Visualize the internal state of CNNRNN using PCA


Model Improvement

In CAE-RNN, generalization performance was achieved by learning different object position information through data augmentation. In contrast, CNN-RNN learns images and joint angle information simultaneously, making it difficult to apply data augmentation to robot joint angles corresponding to changes in image position. Three potential solutions are proposed below to improve the position generalization performance of CNNRNNs.

  1. Pre-training

    Only the CAE part of the CNNRNN is extracted and pre-trained. By learning only the image information using data augmentation, CAE can extract a variety of object position information. Then, end-to-end learning is performed using the pre-trained weights to map images to joint angles. However, since CAE needs to be pre-trained, the training time required is the same as that of CAE-RNN, resulting in minimal benefits of using CNN-RNN.

  2. Layer Normalization

    CAE-RNN used BatchNormalization2 as a normalization method to make CAE training stable and fast. However, BatchNormalization has the problems that learning becomes unstable when the batch of dataset is small and it is difficult to apply to recursive neural networks. Therefore, we will improve the generalization performance by using Layer Normalization3, which can train stably on small batches of data sets and time-series data.

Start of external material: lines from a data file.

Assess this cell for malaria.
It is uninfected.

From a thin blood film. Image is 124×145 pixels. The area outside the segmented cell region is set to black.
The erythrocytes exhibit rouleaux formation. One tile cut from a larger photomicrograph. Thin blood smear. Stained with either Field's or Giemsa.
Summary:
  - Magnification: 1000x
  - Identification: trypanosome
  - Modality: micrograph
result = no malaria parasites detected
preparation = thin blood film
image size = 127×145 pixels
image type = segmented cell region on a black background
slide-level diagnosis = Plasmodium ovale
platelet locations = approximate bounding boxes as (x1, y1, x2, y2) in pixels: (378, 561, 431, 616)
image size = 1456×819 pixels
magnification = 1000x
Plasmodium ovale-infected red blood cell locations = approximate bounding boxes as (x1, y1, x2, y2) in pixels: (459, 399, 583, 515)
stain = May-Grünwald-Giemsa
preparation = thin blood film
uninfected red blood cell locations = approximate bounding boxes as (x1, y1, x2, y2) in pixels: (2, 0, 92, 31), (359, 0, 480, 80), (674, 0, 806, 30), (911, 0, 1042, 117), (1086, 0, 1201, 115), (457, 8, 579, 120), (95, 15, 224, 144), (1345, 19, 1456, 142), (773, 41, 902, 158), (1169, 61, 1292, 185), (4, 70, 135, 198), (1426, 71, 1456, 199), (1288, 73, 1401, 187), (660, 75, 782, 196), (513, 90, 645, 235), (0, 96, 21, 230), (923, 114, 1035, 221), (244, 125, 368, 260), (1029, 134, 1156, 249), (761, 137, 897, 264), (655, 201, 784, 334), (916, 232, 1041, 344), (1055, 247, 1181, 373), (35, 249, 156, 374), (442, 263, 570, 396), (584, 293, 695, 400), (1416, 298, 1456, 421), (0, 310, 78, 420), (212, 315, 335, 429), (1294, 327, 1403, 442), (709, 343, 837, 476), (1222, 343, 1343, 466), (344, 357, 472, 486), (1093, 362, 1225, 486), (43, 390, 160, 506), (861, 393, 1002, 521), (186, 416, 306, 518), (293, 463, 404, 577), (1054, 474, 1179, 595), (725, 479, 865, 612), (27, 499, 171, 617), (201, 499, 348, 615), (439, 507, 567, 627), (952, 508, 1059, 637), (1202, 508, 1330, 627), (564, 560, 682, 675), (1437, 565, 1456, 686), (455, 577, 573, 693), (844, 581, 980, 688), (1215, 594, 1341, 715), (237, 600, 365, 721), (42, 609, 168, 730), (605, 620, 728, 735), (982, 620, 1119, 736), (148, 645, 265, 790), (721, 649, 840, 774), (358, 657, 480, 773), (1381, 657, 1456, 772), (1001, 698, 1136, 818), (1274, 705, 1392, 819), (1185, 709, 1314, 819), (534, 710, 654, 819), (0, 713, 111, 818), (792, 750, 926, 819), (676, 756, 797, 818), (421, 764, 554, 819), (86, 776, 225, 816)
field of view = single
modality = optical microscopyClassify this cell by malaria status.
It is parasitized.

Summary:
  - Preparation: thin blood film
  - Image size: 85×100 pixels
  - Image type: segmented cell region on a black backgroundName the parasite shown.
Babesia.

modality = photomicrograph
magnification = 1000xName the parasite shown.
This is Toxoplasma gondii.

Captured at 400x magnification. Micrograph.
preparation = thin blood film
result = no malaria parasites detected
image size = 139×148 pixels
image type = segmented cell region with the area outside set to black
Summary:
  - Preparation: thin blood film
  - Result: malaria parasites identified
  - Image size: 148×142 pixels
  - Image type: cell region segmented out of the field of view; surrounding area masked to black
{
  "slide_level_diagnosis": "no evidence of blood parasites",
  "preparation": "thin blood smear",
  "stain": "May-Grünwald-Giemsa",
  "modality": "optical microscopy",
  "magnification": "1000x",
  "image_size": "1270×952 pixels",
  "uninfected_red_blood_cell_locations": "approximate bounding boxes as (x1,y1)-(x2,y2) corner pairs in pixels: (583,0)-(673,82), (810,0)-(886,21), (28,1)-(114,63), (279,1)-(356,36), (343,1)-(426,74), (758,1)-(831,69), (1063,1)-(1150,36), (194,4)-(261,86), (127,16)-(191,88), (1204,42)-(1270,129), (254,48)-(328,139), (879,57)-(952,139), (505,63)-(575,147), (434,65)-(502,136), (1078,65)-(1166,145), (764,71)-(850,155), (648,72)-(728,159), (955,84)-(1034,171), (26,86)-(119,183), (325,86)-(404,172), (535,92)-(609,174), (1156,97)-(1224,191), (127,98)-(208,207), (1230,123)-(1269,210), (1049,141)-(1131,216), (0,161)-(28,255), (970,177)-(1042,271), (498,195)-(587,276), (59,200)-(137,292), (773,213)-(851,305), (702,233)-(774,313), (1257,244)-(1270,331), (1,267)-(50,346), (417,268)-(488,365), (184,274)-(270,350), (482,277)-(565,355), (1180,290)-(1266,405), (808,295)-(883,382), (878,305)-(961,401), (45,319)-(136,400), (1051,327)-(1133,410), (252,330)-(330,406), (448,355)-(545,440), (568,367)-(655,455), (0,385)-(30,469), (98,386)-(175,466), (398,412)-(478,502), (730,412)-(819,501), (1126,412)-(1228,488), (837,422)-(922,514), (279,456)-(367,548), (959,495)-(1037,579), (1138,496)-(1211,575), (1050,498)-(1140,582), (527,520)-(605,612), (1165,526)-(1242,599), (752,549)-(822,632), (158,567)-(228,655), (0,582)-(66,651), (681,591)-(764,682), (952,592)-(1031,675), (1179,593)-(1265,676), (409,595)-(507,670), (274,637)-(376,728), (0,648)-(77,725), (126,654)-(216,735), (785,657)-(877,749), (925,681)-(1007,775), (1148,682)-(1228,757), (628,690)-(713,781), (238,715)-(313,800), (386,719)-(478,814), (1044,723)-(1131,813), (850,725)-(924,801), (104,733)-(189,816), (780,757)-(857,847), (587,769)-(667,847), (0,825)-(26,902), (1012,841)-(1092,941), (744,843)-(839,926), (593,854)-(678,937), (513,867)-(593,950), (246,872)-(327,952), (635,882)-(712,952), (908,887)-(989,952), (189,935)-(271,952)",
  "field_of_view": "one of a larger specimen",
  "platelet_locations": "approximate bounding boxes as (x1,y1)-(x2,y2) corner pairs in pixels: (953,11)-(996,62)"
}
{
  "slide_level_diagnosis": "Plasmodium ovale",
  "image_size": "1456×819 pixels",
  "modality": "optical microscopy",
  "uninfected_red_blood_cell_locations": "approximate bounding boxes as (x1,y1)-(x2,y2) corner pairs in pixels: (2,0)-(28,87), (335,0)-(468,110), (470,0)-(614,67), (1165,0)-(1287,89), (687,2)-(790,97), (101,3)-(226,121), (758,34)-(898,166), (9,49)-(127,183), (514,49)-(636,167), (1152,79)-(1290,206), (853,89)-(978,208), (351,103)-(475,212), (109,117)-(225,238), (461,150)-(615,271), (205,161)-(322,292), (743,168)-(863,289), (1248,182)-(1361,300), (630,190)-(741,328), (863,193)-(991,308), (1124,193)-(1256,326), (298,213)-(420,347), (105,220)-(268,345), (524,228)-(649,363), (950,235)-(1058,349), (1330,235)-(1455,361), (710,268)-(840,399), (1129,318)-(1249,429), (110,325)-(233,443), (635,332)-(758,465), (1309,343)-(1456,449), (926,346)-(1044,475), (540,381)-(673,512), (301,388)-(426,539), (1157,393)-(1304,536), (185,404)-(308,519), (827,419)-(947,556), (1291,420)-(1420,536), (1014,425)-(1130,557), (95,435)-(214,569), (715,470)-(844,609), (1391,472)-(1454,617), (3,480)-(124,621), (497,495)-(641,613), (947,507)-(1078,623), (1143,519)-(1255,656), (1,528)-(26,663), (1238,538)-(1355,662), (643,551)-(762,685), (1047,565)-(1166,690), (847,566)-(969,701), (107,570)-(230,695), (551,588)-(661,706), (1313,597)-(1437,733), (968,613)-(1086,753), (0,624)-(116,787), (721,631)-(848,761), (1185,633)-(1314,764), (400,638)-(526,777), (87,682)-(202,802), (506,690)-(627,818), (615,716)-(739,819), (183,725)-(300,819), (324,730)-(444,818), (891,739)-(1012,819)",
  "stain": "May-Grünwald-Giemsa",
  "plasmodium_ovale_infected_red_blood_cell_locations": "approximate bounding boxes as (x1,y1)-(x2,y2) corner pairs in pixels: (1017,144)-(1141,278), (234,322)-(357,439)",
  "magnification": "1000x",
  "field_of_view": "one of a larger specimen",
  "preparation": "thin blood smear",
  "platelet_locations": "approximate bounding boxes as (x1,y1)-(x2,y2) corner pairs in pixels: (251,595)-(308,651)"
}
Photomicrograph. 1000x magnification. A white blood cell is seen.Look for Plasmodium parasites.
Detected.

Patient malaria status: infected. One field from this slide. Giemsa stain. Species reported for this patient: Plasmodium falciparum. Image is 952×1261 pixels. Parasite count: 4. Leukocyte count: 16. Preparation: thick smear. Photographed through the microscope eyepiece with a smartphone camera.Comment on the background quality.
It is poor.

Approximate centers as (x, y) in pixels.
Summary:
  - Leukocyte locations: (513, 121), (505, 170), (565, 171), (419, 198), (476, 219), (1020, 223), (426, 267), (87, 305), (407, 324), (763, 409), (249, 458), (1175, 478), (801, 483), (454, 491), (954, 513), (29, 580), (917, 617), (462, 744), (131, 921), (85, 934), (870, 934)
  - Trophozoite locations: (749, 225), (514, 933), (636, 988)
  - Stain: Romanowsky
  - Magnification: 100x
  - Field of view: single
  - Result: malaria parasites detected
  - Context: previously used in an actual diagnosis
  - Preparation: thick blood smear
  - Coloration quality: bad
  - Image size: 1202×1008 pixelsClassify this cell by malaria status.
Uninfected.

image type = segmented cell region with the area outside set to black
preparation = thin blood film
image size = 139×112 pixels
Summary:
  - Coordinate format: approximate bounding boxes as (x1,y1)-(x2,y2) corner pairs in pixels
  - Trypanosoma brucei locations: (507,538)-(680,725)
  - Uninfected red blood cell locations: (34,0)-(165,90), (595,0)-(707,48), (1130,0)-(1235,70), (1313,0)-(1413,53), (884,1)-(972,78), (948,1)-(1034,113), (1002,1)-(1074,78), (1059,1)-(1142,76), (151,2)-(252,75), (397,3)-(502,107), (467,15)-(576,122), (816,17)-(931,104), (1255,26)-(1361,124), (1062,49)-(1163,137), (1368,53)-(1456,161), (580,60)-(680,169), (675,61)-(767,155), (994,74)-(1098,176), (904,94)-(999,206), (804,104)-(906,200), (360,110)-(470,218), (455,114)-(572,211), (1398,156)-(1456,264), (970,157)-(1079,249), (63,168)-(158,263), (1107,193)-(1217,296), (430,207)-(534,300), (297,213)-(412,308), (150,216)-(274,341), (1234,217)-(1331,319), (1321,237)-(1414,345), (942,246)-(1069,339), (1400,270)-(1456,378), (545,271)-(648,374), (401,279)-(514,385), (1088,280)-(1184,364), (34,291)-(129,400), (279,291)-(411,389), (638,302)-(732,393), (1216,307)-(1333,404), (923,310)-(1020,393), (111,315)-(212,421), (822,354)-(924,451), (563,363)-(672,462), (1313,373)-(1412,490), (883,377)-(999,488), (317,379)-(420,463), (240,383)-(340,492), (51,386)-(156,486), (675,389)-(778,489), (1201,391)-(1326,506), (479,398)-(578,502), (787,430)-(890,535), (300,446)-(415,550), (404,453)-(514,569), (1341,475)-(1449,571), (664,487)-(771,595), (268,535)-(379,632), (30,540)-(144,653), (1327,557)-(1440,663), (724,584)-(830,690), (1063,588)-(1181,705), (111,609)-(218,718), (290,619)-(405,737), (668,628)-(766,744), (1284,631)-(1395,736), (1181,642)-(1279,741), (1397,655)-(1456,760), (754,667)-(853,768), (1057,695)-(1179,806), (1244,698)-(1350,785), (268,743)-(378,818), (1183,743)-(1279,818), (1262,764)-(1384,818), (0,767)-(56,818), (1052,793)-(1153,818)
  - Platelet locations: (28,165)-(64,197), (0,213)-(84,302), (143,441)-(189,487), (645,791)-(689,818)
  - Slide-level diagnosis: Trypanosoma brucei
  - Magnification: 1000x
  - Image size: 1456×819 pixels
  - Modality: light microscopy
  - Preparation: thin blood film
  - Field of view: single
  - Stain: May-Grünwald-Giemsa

    The figure below visualizes the internal state of CNNRNNLN: CNNRNN with Layer Normalization using principal component analysis. The self-organization (alignment) of attractors for each object position allows the robot to generate correct motion even at untaught positions.

    Visualize the internal state of CNNRNNLN using PCA

  3. Spatial Attention

    Since CAE-RNN and CNNRNN learn motion based on image features containing various information (position, color, shape, background, lighting conditions, etc.), robustness during motion generation has been a concern. To address this issue, we can improve robustness by incorporating a spatial attention mechanism that "explicitly" extracts spatial coordinates of important positions (target objects and arms) from images, thus improving the learning of spatial coordinates and robot joint angles. For more information on the spatial attention mechanism, see this link.


  1. Hiroshi Ito, Kenjiro Yamamoto, Hiroki Mori, Shuki Goto, and Tetsuya Ogata. Visualization of focal cues for visuomotor coordination by gradient-based methods: a recurrent neural network shifts the attention depending on task requirements. In 2020 IEEE/SICE International Symposium on System Integration (SII), 188–194. IEEE, 2020. 

  2. Sergey Ioffe and Christian Szegedy. Batch normalization: accelerating deep network training by reducing internal covariate shift. In International conference on machine learning, 448–456. pmlr, 2015. 

  3. Jimmy Lei Ba, Jamie Ryan Kiros, and Geoffrey E Hinton. Layer normalization. arXiv preprint arXiv:1607.06450, 2016.